(Stored data)
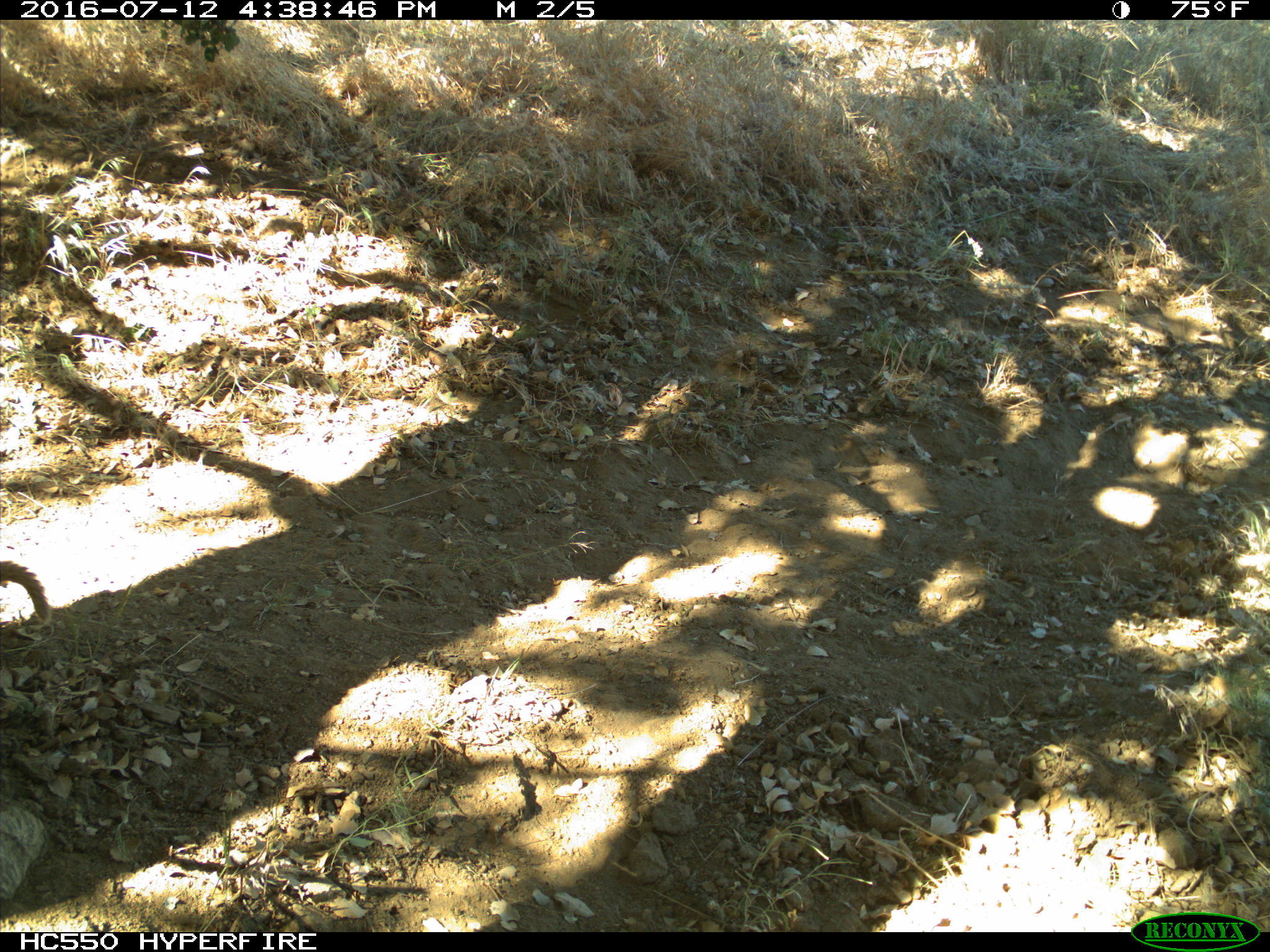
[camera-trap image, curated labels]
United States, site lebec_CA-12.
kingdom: Animalia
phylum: Chordata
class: Mammalia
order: Rodentia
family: Sciuridae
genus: Otospermophilus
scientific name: Otospermophilus beecheyi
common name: california ground squirrel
Otospermophilus beecheyi (california ground squirrel).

**Task requirements:** Each entry above should be given again exactly, with its pictures omitted.

**Solution to the problem:**
[camera-trap image, curated labels]
United States, site lebec_CA-12.
kingdom: Animalia
phylum: Chordata
class: Mammalia
order: Rodentia
family: Sciuridae
genus: Otospermophilus
scientific name: Otospermophilus beecheyi
common name: california ground squirrel
Otospermophilus beecheyi (california ground squirrel).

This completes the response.